How many lines in the rows below contain the word "stadium" with matching case? Reply with the number alone.

--- START OF Supplied records ---

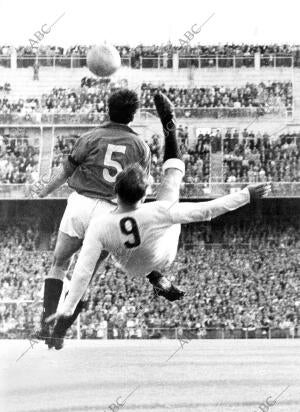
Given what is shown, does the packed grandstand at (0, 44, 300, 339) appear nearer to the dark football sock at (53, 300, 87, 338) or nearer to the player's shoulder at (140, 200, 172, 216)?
the dark football sock at (53, 300, 87, 338)

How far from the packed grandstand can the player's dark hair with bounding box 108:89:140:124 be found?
46.3 ft

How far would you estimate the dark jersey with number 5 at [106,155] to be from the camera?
5523 mm

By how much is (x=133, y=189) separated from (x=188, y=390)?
453cm

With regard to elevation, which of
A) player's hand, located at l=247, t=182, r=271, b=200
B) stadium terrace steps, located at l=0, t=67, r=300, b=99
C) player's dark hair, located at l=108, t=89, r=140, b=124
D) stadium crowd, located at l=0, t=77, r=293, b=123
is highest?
player's dark hair, located at l=108, t=89, r=140, b=124

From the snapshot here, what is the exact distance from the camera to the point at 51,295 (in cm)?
600

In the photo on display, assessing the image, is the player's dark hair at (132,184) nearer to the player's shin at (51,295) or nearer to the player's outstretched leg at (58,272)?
the player's outstretched leg at (58,272)

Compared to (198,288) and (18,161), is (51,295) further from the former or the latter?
(18,161)

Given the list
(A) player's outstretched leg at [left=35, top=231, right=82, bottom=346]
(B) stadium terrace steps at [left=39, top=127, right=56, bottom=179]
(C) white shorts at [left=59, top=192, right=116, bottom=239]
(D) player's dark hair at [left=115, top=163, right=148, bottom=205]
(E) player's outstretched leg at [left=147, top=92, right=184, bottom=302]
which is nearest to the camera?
(D) player's dark hair at [left=115, top=163, right=148, bottom=205]

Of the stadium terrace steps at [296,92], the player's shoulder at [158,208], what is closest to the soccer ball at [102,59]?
the player's shoulder at [158,208]

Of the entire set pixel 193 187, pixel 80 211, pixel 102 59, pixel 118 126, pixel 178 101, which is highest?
pixel 102 59

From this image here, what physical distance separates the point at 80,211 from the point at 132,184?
936 mm

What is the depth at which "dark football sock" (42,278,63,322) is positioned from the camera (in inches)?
236

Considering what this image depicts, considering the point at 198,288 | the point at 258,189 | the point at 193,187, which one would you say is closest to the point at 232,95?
the point at 193,187

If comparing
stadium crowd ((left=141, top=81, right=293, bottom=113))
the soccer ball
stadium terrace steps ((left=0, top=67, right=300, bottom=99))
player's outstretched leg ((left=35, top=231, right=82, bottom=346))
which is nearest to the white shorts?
player's outstretched leg ((left=35, top=231, right=82, bottom=346))
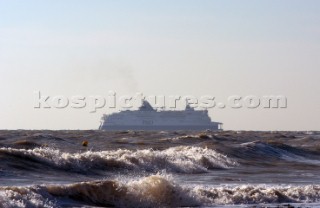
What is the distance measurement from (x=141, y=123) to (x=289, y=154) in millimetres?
86776

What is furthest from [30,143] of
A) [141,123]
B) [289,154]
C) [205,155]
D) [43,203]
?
[141,123]

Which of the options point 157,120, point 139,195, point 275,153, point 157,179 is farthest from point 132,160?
point 157,120

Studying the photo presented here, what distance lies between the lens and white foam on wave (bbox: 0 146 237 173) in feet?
81.3

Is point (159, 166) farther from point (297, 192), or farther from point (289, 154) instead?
point (289, 154)

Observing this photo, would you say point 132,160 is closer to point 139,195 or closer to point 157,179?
point 157,179

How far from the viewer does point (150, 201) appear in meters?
16.2

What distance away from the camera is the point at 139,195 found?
16312 millimetres

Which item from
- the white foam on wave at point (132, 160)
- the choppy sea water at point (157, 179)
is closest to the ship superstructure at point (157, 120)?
the choppy sea water at point (157, 179)

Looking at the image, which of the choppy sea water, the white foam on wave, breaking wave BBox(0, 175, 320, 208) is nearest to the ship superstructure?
the choppy sea water

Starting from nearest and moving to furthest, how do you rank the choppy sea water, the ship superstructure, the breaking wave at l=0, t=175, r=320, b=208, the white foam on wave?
1. the breaking wave at l=0, t=175, r=320, b=208
2. the choppy sea water
3. the white foam on wave
4. the ship superstructure

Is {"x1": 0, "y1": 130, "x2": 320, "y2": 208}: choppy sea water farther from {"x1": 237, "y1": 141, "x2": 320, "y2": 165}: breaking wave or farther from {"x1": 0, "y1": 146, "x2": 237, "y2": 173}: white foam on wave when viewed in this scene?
{"x1": 237, "y1": 141, "x2": 320, "y2": 165}: breaking wave

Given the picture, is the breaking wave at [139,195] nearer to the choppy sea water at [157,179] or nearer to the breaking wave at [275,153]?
the choppy sea water at [157,179]

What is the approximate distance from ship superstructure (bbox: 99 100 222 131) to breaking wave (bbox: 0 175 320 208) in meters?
107

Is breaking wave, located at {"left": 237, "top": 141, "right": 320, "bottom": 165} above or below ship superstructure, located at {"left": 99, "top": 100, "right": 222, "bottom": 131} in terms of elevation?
below
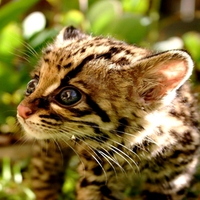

--- END OF Supplied records ---

_Finished task_
6